5. Comments on Draft Decision
On June 18, 2002, the draft decision of Presiding Officer and Assigned Commissioner Wood on this matter was filed and served on parties in accordance with Section 311(g)(1) of the Public Utilities Code and Rule 77.7 of the Rules of Practice and Procedure. Comments were filed and served on June 21, 2002 by ISO and jointly by PG&E, SCE and SDG&E. Reply comments were filed and served on June 25, 2002 by ISO and jointly by PG&E, SCE and SDG&E. We incorporate changes based on comments and reply comments. In particular, we incorporate day-of features in the program, and include joint utilities recommendations regarding nonperformance measurement, limiting submission of bids to one per day, decline simultaneous participation in the California Power Authority's Demand Reserves Program, and provide five days for utilities to file and serve advice letters with tariffs in compliance with this order.
On July 2, 2002, the revised draft decision of Presiding Officer and Assigned Commissioner Carl Wood on this matter was filed and served on parties. Comments were filed and served on July __, 2002 by ____. Reply comments were filed and served on July ___, 2002 by ____.

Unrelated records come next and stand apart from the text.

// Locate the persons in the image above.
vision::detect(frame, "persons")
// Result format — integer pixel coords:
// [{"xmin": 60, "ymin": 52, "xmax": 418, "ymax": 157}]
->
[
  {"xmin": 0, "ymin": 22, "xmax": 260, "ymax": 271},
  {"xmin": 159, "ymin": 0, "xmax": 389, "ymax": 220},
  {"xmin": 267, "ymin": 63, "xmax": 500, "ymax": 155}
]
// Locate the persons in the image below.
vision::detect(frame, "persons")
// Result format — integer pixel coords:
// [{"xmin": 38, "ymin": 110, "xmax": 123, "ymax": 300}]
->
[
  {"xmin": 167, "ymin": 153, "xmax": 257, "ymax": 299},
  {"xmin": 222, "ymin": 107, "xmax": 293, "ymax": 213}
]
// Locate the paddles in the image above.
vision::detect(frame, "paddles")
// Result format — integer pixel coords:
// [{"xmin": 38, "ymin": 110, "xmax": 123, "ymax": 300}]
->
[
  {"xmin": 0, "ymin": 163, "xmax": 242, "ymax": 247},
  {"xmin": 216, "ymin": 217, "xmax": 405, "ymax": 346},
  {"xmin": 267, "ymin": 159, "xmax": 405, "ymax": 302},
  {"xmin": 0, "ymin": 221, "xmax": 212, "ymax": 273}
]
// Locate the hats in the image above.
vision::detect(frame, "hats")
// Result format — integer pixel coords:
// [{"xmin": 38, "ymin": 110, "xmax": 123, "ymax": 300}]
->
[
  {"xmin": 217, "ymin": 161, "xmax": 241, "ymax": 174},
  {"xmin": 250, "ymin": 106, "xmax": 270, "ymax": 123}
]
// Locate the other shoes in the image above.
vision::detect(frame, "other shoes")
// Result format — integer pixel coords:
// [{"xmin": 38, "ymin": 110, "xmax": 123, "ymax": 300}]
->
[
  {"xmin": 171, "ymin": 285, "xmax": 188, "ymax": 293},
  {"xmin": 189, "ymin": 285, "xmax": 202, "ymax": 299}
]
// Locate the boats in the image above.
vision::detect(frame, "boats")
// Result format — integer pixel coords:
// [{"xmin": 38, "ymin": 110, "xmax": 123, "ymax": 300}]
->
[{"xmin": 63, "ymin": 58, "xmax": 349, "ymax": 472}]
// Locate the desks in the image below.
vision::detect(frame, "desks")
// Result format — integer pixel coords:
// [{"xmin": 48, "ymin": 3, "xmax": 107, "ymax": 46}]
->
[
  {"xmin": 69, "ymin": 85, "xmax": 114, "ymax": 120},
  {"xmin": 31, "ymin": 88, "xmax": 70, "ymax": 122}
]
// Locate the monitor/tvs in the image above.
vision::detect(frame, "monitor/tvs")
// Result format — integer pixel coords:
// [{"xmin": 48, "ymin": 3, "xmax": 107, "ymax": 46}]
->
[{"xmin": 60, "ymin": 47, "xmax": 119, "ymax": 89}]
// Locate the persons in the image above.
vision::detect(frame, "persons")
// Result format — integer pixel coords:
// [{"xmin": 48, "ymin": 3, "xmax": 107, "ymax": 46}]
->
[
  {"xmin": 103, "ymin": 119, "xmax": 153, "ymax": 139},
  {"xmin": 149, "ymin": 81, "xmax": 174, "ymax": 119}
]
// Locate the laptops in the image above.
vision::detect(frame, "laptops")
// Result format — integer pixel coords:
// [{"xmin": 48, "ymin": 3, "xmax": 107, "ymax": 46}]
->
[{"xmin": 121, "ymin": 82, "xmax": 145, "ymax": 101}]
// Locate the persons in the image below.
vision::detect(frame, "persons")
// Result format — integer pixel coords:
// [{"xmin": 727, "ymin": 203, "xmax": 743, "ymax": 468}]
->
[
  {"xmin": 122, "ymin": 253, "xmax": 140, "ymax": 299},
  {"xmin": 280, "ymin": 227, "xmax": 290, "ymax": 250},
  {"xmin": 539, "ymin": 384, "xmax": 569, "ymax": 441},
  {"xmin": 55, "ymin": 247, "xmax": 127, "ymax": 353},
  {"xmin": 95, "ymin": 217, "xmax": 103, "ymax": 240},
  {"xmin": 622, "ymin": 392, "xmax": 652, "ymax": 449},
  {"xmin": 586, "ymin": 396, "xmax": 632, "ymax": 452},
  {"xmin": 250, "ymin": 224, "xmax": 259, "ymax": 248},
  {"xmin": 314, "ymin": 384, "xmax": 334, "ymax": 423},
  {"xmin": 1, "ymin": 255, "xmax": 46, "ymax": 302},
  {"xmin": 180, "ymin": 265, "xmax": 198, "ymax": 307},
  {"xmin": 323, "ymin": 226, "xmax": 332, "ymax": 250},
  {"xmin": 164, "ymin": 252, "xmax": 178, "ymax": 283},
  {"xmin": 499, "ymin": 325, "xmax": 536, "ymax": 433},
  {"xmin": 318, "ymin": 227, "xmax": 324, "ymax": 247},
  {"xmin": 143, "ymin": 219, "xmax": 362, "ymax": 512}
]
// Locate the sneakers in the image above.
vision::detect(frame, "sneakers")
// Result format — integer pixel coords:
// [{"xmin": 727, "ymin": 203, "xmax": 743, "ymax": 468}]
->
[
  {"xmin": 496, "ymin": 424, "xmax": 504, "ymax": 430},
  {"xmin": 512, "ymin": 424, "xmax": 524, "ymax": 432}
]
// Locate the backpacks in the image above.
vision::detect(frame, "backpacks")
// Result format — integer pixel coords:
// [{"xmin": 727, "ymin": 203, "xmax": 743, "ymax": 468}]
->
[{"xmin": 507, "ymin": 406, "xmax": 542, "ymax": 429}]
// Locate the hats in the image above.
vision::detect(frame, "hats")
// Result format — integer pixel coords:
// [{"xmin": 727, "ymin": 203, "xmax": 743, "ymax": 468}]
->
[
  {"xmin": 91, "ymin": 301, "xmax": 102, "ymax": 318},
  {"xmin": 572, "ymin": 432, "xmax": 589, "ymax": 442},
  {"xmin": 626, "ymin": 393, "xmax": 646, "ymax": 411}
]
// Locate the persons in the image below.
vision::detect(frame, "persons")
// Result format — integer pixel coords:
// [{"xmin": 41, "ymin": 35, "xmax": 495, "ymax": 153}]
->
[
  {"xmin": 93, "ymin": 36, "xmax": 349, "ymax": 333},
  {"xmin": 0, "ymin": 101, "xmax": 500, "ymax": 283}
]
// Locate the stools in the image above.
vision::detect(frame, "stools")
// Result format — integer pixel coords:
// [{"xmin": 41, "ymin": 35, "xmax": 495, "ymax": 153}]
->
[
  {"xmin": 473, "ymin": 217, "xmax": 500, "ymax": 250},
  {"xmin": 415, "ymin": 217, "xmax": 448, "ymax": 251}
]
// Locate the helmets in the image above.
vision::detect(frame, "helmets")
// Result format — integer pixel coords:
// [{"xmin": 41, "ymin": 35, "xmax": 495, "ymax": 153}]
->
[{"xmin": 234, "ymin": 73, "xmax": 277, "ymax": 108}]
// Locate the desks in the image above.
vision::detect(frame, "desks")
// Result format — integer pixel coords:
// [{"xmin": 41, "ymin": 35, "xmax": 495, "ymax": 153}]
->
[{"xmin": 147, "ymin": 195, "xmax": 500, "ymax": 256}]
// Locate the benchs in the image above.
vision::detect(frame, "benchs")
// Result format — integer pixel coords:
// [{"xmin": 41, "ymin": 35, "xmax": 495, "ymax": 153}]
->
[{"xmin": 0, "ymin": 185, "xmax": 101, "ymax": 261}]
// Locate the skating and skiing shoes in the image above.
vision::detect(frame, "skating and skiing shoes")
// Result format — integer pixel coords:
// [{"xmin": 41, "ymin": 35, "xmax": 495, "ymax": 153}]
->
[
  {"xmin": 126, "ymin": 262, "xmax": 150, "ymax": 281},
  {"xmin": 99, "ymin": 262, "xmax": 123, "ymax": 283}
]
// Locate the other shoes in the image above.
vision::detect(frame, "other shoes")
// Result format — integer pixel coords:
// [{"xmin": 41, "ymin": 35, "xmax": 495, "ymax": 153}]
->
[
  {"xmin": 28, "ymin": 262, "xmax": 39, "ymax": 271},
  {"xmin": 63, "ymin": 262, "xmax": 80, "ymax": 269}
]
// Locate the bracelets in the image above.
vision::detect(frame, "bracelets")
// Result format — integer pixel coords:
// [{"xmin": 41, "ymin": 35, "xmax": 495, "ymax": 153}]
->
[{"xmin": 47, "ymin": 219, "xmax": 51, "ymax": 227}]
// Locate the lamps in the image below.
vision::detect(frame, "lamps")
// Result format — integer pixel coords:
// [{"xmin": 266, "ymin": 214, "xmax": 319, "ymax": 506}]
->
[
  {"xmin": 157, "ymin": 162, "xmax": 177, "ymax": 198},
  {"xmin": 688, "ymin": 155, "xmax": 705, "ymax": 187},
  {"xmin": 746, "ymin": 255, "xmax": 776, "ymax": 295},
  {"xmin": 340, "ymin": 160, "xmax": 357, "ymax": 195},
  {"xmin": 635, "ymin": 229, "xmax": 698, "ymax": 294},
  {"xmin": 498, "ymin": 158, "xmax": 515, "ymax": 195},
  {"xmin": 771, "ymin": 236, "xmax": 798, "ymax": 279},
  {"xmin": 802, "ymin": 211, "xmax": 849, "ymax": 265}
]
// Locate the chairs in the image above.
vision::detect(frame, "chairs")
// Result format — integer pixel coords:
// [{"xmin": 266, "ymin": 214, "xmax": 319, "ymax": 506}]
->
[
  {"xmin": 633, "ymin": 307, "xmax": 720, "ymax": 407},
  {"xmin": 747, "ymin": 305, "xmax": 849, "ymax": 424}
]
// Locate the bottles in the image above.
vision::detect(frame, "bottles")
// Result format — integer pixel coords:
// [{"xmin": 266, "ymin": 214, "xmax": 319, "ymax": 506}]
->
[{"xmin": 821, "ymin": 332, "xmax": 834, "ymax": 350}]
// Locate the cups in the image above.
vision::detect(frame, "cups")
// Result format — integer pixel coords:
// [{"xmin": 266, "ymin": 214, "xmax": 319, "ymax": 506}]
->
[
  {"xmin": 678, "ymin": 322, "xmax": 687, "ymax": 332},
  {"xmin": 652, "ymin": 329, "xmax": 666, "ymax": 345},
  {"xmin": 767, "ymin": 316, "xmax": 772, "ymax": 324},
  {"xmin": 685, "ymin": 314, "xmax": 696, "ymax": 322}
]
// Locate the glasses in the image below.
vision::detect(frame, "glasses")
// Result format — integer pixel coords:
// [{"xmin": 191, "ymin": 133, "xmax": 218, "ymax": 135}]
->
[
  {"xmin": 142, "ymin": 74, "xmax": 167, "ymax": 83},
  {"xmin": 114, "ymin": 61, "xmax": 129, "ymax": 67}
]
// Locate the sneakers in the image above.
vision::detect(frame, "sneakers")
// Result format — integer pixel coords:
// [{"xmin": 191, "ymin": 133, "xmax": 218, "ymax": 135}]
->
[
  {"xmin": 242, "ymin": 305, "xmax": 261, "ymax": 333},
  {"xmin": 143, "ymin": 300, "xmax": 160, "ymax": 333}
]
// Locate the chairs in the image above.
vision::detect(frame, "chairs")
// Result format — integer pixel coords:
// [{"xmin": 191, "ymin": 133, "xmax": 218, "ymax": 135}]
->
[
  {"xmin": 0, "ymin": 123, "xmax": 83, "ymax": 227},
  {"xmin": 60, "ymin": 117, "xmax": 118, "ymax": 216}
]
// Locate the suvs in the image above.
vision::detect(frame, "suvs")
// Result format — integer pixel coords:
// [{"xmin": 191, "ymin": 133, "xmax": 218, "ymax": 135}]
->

1. Relatively minor changes to DBP are preferable to a wholesale redesign of DBP, reactivation of VDRP, or development and adoption of a new program since DBP is up and running, agreements are in place, customers are familiar with DBP, and customers are prepared to make load curtailment bids immediately while, in contrast, major changes or a new program would require education, may face resistance, would require new enrollments, may involve new costs, and would require time that is unavailable.
2. Utilities are not in a position to determine when DBP should be called.
3. Flexibility to balance supply and demand is increased by (a) removing the limitation that ISO and utilities must employ three four-hour time blocks for DBP, and (b) allowing implementation on a day-of as well as day-ahead basis.
4. DBP has not operated as a price response/mitigation program because the market has not exhibited substantial price volatility since DBP was adopted.
5. A modified DBP can fill a niche for a voluntary, non-penalty-based, day-ahead, reliability program.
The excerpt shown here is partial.